*WORK INSTRUCTIONS*. Update every row so that each "shadow on road" becomes "road shadow", keeping everything else the same.

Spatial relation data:
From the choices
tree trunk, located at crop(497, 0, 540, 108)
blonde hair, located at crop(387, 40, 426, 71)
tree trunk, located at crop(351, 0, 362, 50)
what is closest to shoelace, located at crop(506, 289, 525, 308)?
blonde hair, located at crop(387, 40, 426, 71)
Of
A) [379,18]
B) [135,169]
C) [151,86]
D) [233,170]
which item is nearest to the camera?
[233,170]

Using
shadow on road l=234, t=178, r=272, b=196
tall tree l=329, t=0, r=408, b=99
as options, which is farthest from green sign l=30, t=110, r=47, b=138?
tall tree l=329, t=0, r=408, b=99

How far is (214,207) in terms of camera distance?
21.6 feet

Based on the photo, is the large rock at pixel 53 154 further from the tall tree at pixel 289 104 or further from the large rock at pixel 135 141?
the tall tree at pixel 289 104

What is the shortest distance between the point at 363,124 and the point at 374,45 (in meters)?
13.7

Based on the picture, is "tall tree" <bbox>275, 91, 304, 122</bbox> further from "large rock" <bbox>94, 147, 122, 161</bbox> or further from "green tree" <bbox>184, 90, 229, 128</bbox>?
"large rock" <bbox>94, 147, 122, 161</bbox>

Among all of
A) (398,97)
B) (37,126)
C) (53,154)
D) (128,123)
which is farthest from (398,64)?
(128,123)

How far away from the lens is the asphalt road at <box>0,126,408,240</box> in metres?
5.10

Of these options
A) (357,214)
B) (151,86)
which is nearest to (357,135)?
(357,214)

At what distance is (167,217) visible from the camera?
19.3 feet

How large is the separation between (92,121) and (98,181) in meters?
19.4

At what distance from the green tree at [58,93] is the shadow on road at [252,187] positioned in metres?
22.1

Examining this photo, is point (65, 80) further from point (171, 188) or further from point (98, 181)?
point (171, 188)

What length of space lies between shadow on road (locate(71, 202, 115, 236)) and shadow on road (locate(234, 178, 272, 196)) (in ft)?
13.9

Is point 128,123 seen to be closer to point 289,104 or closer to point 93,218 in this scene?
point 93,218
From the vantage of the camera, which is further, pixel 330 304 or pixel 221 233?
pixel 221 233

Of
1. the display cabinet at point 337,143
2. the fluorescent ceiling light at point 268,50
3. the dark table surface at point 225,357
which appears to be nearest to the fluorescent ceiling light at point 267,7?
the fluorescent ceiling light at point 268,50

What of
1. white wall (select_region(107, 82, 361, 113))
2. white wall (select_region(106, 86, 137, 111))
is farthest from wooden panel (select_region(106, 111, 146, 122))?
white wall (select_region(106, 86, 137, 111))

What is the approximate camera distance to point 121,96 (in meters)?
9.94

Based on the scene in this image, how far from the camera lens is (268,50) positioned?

*TASK RESULT*.
From the choices
tree trunk, located at crop(497, 0, 540, 108)
blonde hair, located at crop(387, 40, 426, 71)
tree trunk, located at crop(351, 0, 362, 50)
what is closest to shoelace, located at crop(506, 289, 525, 308)?
blonde hair, located at crop(387, 40, 426, 71)
Of
A) [379,18]
B) [135,169]
C) [151,86]
D) [233,170]
which item is nearest to the camera?
[233,170]

Using
road shadow l=234, t=178, r=272, b=196
tall tree l=329, t=0, r=408, b=99
as options, which is farthest from green sign l=30, t=110, r=47, b=138?
tall tree l=329, t=0, r=408, b=99

How far is (214,207) in terms of camera distance?
21.6 feet

Based on the photo, is the large rock at pixel 53 154 further from the tall tree at pixel 289 104 or further from the large rock at pixel 135 141?
the tall tree at pixel 289 104

What is the shortest distance between the point at 363,124 and the point at 374,45 (in meters)?
13.7

Based on the picture, is "tall tree" <bbox>275, 91, 304, 122</bbox> further from "large rock" <bbox>94, 147, 122, 161</bbox> or further from "green tree" <bbox>184, 90, 229, 128</bbox>?
"large rock" <bbox>94, 147, 122, 161</bbox>

Among all of
A) (398,97)
B) (37,126)
C) (53,154)
D) (128,123)
which is farthest from (398,64)?
(128,123)

How far away from the lens is the asphalt road at <box>0,126,408,240</box> in metres?
5.10

Of these options
A) (357,214)
B) (151,86)
which is nearest to (357,135)?
(357,214)

At what distance is (167,217) visible from the camera?
19.3 feet

How large is the separation between (92,121) and (98,181) in meters?
19.4

At what distance from the green tree at [58,93] is the road shadow at [252,187] positioned in metres?
22.1

Examining this photo, is point (65, 80) further from point (171, 188) or further from point (98, 181)?
point (171, 188)

What length of space lies between road shadow (locate(71, 202, 115, 236)) and road shadow (locate(234, 178, 272, 196)) (in ft)?
13.9

Is point 128,123 seen to be closer to point 289,104 or closer to point 93,218 in this scene?
point 93,218
From the vantage of the camera, which is further, pixel 330 304 or pixel 221 233?
pixel 221 233

Of
1. the display cabinet at point 337,143
2. the fluorescent ceiling light at point 268,50
3. the dark table surface at point 225,357
which appears to be nearest to the fluorescent ceiling light at point 267,7?
the fluorescent ceiling light at point 268,50

What of
1. white wall (select_region(107, 82, 361, 113))
2. white wall (select_region(106, 86, 137, 111))
is farthest from wooden panel (select_region(106, 111, 146, 122))?
white wall (select_region(106, 86, 137, 111))

What is the approximate camera distance to point 121,96 (in meters)?
9.94

Based on the scene in this image, how far from the camera lens is (268,50) positioned?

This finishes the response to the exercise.